Reproduce the rows word for word from their beginning through the line containing "2.35 metres", both ends included, and omit the pictures.

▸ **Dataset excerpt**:
+ + + + + + +

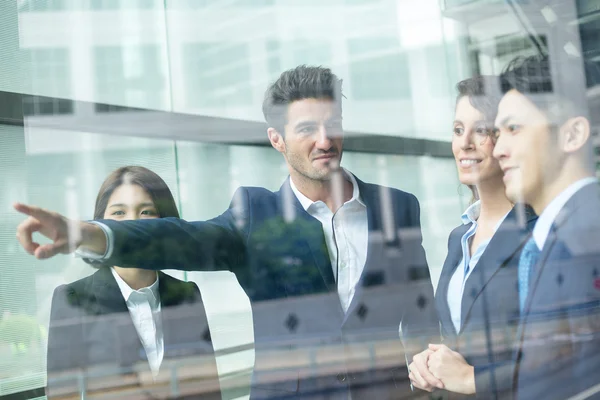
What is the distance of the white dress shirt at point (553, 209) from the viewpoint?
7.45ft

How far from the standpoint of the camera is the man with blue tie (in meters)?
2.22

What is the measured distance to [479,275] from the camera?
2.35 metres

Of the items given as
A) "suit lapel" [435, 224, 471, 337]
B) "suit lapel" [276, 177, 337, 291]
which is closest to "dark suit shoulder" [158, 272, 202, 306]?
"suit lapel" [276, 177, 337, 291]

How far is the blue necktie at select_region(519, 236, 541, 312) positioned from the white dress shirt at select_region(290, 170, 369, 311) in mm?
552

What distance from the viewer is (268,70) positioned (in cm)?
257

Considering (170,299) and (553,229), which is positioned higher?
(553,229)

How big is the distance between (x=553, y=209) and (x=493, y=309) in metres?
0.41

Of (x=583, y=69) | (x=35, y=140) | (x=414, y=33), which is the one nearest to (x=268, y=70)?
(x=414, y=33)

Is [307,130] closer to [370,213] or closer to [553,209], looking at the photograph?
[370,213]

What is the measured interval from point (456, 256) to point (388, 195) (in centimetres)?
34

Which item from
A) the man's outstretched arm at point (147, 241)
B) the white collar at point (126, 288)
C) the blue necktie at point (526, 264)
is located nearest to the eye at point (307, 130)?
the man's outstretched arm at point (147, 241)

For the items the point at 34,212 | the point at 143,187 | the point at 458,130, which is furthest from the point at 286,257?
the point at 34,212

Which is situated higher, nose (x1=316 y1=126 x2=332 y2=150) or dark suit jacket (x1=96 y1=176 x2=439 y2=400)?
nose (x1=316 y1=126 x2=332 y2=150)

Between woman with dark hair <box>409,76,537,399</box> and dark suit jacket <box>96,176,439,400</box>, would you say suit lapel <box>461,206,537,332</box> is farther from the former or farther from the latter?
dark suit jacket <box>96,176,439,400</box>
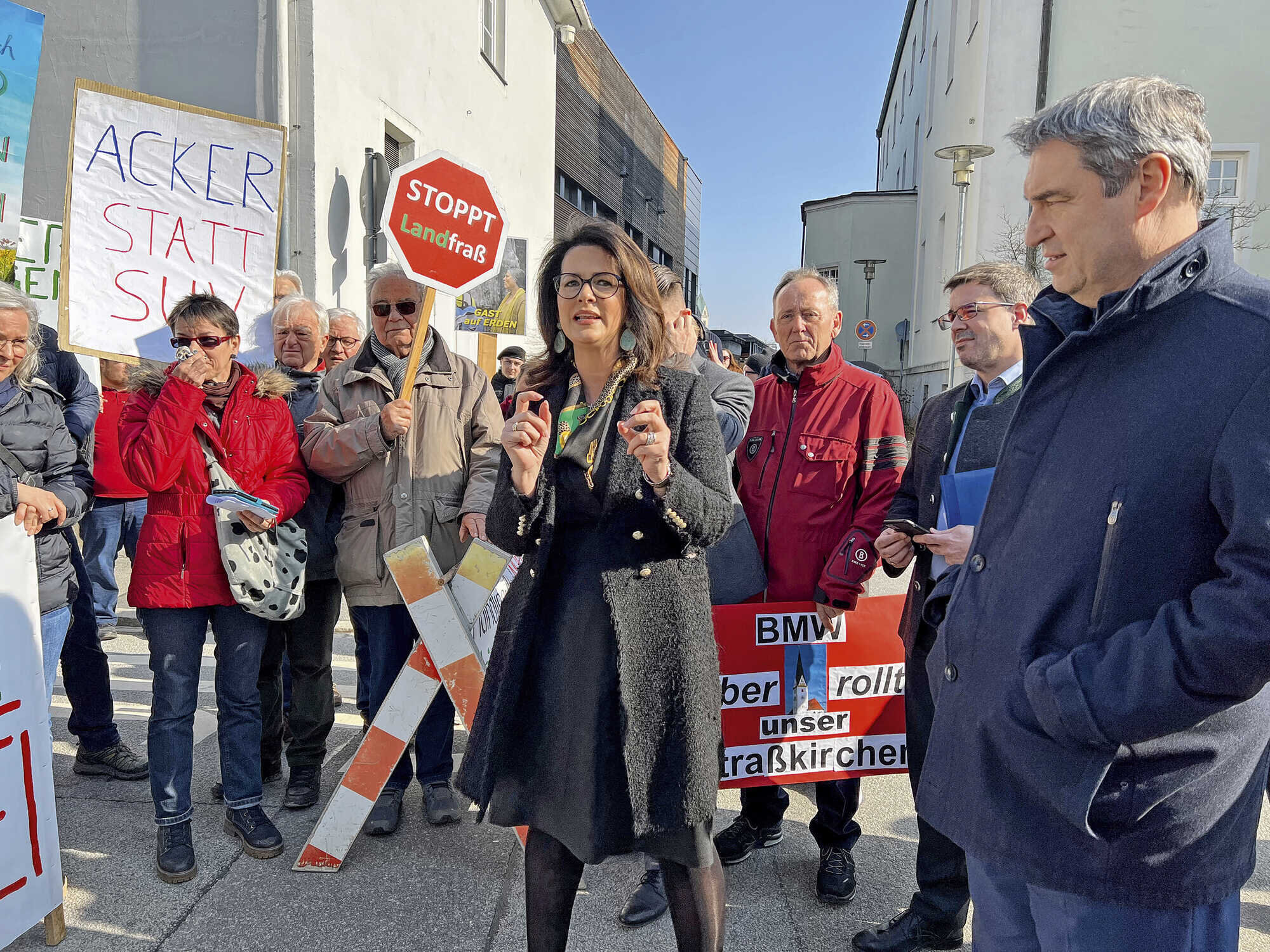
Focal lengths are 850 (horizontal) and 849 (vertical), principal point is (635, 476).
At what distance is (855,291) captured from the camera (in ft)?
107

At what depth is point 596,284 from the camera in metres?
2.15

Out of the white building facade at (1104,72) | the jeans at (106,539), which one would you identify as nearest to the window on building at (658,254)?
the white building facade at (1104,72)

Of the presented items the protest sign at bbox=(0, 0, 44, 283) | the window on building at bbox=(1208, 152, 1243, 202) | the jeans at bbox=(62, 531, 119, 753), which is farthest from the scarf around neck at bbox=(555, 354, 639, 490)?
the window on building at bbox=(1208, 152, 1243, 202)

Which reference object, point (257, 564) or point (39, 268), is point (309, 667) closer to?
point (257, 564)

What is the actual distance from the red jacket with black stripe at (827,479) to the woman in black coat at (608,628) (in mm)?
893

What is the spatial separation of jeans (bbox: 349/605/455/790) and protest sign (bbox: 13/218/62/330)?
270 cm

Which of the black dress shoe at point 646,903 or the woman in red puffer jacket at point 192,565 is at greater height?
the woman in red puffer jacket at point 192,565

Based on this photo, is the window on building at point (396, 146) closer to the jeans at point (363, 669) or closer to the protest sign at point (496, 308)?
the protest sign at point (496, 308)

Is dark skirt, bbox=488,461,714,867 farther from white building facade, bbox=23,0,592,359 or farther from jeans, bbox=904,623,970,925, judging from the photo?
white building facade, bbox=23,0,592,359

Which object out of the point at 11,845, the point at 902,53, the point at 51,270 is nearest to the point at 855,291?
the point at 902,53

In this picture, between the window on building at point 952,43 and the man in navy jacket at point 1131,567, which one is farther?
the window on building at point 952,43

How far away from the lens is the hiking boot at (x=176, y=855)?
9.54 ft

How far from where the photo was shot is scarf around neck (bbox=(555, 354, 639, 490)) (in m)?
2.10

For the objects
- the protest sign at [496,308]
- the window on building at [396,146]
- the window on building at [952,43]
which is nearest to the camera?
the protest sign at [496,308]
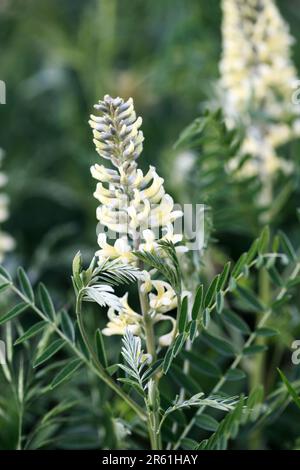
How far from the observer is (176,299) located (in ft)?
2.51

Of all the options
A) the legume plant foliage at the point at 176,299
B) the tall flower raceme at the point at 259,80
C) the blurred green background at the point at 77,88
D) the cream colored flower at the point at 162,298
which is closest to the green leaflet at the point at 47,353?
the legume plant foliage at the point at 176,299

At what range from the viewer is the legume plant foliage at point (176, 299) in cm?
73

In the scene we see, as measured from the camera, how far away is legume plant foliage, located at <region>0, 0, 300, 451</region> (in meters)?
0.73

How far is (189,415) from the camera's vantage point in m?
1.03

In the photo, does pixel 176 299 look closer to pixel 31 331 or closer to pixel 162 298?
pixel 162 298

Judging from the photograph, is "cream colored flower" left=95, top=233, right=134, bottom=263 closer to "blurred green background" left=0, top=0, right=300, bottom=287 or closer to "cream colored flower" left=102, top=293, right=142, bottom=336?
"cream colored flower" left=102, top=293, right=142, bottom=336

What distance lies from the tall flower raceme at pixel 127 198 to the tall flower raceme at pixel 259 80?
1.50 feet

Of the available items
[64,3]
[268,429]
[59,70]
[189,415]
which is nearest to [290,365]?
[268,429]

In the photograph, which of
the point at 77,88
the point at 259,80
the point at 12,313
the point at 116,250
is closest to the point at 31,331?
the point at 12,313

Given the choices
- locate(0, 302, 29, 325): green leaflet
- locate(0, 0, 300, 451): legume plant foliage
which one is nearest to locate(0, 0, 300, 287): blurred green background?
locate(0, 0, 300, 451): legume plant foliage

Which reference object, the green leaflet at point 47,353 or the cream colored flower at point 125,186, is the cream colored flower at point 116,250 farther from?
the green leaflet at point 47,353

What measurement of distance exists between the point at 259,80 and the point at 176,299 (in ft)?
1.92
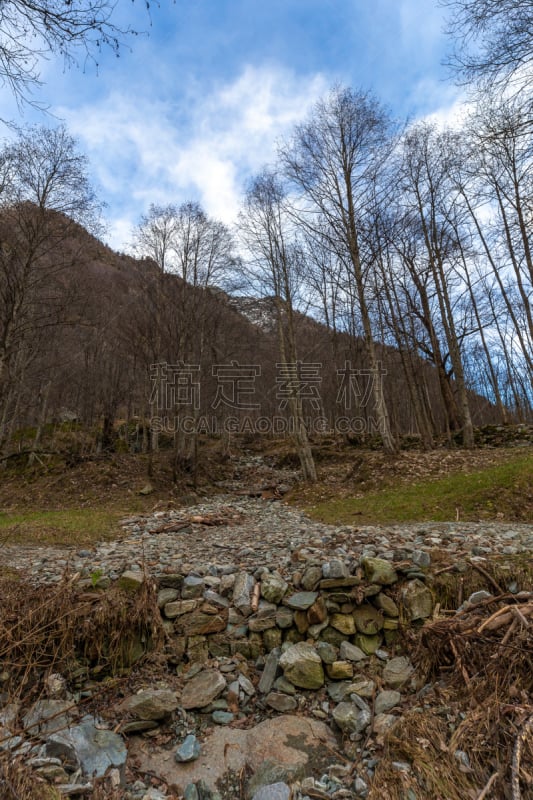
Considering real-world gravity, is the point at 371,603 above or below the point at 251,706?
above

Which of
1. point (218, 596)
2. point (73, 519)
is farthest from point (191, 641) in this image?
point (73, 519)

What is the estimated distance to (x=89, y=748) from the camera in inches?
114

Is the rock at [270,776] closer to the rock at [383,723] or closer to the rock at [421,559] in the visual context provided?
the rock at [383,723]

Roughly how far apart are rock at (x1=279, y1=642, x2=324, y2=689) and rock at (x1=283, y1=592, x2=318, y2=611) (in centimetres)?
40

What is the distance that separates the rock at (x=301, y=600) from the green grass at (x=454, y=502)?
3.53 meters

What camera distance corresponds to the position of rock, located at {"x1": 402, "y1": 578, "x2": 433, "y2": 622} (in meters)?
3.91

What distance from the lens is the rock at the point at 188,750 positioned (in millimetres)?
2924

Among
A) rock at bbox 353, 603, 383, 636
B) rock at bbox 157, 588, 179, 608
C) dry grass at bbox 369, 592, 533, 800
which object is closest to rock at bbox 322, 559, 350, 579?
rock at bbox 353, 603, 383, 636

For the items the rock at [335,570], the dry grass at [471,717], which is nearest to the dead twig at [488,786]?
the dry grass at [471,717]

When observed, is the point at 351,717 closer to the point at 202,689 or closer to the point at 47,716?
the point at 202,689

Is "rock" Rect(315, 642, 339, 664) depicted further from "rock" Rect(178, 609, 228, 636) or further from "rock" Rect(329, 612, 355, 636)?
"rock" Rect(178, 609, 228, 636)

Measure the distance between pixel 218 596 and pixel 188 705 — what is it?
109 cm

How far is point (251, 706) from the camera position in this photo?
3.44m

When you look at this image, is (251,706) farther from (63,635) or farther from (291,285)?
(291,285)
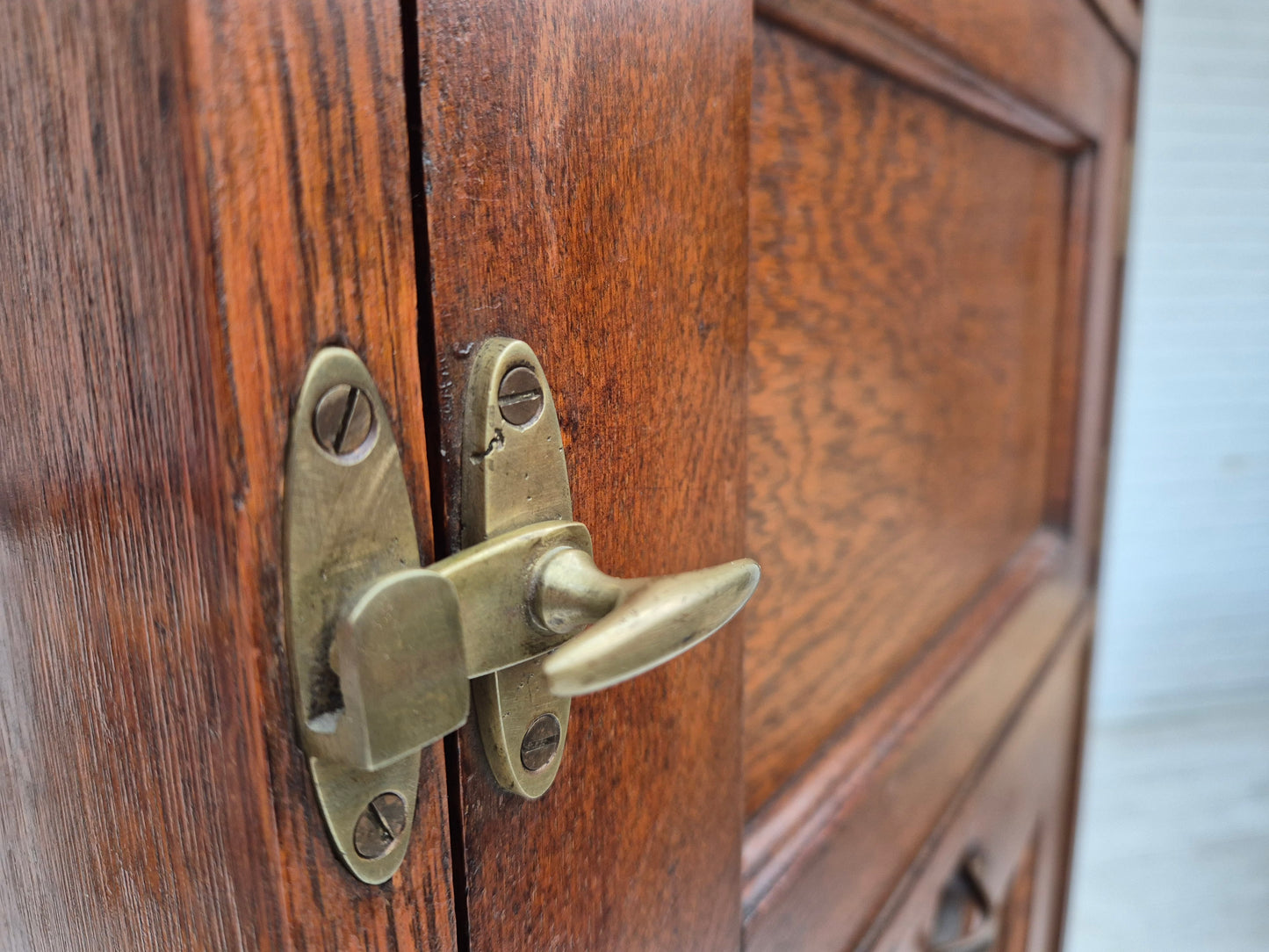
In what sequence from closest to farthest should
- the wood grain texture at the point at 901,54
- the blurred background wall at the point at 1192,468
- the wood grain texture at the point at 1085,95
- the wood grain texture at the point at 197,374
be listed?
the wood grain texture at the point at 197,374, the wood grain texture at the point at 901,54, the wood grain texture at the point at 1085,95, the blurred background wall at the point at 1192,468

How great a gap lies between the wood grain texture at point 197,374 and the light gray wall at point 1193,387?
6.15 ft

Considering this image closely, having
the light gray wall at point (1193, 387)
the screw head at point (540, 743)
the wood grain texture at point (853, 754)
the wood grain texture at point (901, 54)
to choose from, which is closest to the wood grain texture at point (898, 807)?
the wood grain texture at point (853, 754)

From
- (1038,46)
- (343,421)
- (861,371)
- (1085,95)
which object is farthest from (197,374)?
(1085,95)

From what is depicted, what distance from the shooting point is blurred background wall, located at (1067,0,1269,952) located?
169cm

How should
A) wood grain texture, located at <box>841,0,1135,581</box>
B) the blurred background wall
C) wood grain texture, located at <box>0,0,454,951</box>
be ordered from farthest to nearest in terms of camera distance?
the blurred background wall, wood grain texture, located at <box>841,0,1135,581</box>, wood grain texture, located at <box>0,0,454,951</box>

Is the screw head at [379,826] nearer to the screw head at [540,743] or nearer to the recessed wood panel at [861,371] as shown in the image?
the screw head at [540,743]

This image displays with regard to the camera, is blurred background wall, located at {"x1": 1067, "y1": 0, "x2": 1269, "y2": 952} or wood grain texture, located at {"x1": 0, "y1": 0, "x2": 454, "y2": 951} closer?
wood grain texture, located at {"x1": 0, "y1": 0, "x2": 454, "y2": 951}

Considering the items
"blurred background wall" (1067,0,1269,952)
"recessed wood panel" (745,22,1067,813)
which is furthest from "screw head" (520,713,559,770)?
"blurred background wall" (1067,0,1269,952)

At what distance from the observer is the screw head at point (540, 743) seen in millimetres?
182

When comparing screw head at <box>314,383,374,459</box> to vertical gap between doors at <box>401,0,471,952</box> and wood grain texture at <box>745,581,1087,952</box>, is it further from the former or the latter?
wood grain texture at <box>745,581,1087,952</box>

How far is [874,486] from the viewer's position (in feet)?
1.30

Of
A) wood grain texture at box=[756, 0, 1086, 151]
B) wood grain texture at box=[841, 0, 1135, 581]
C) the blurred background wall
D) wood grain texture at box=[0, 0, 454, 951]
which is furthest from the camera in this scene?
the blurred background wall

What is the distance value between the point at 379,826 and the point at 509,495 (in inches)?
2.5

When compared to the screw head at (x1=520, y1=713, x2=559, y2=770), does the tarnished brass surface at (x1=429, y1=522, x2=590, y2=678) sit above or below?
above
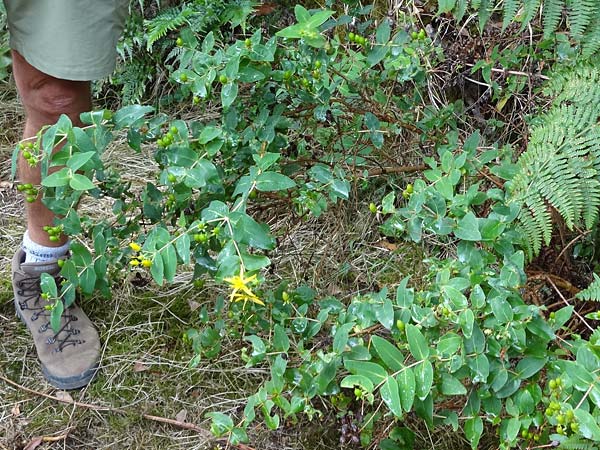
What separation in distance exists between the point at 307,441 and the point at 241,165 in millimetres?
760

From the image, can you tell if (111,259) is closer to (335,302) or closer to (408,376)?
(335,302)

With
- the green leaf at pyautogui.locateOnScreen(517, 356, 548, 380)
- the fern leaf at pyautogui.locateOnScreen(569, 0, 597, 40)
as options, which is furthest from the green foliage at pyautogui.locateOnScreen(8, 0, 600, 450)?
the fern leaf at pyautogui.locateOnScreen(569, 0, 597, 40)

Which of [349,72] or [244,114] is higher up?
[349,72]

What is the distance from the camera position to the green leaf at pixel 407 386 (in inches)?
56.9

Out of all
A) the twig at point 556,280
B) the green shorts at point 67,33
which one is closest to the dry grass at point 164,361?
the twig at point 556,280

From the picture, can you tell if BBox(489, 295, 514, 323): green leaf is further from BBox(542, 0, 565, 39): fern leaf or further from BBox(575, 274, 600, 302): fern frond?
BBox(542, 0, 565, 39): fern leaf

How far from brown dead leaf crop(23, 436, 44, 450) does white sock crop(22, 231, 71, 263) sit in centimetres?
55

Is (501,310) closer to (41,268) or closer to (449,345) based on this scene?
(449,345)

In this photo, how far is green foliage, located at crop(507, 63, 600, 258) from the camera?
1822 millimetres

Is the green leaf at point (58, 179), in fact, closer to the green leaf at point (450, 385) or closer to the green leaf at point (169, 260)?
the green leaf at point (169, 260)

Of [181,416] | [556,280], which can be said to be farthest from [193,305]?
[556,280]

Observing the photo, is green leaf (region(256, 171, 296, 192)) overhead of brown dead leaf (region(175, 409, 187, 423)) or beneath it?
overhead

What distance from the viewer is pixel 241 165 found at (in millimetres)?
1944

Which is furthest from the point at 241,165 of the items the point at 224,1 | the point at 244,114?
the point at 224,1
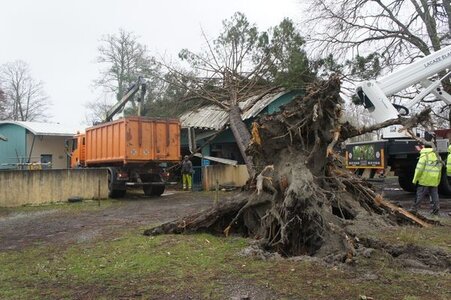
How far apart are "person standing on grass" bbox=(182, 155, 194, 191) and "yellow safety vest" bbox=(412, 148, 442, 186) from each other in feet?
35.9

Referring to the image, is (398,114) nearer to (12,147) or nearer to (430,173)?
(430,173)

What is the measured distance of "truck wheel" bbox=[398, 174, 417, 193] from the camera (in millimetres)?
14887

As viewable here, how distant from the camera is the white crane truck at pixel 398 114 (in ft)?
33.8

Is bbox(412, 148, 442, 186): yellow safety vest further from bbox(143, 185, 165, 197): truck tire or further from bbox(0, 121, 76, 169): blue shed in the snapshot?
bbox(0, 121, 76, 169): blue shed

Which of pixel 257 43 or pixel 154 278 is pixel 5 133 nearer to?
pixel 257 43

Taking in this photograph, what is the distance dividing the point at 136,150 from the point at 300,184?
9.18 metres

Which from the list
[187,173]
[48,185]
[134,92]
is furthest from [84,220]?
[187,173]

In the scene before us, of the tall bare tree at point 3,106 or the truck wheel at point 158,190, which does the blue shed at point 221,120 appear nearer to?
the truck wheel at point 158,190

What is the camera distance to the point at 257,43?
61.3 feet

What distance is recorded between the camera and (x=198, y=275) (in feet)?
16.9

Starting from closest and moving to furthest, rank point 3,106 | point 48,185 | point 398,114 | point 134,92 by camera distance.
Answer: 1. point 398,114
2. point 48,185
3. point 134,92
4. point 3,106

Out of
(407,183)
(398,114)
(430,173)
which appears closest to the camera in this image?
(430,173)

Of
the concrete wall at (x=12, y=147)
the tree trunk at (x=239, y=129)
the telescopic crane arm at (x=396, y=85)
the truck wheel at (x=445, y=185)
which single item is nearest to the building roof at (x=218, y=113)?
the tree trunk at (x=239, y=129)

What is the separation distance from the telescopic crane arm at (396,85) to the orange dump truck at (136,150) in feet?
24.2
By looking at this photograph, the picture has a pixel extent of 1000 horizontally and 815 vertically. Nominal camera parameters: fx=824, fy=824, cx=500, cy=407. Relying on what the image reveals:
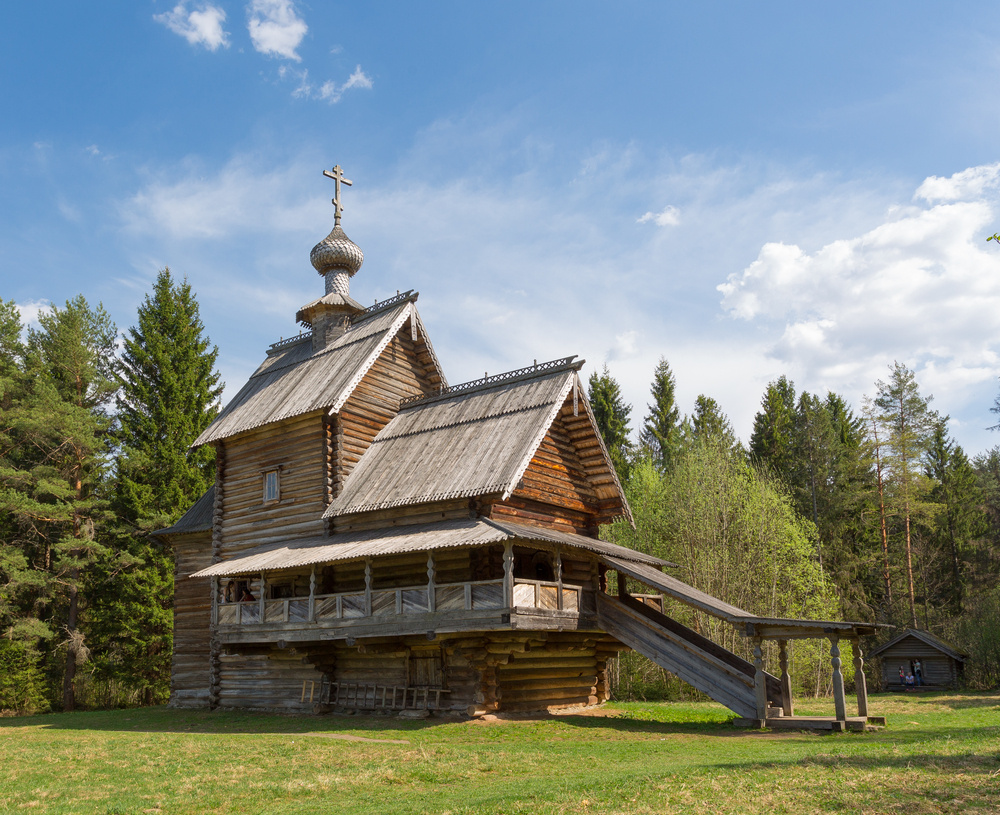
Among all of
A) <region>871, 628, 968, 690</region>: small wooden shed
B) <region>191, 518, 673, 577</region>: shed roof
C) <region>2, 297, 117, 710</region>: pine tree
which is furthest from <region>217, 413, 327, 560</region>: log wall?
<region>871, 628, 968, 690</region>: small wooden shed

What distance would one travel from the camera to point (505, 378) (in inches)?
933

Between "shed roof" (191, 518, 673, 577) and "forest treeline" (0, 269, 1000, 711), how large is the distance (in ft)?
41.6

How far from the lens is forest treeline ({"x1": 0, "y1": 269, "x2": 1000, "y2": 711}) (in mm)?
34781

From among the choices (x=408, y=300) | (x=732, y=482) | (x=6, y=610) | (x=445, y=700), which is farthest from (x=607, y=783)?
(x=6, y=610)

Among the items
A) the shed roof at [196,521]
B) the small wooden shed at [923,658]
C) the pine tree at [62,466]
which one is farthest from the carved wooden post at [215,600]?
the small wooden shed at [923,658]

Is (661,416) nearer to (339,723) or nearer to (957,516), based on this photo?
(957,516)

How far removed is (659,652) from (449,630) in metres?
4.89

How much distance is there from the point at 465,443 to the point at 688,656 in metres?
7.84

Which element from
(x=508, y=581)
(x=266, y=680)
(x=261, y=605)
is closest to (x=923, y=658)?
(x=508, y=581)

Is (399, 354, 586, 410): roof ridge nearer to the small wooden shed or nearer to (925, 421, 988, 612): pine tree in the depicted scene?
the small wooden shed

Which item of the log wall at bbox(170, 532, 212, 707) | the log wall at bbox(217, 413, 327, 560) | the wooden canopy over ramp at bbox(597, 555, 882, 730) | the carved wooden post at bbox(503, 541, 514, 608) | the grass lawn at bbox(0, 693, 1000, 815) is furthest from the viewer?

+ + + + + + +

▸ **Exercise solution**:
What is the distance of the white dress shirt at point (553, 209) from the viewpoint?
7.45ft

How far from the standpoint of the camera is the man with blue tie (in meters)?
2.22

What is the measured distance to [479,275] from the camera?
2.35 metres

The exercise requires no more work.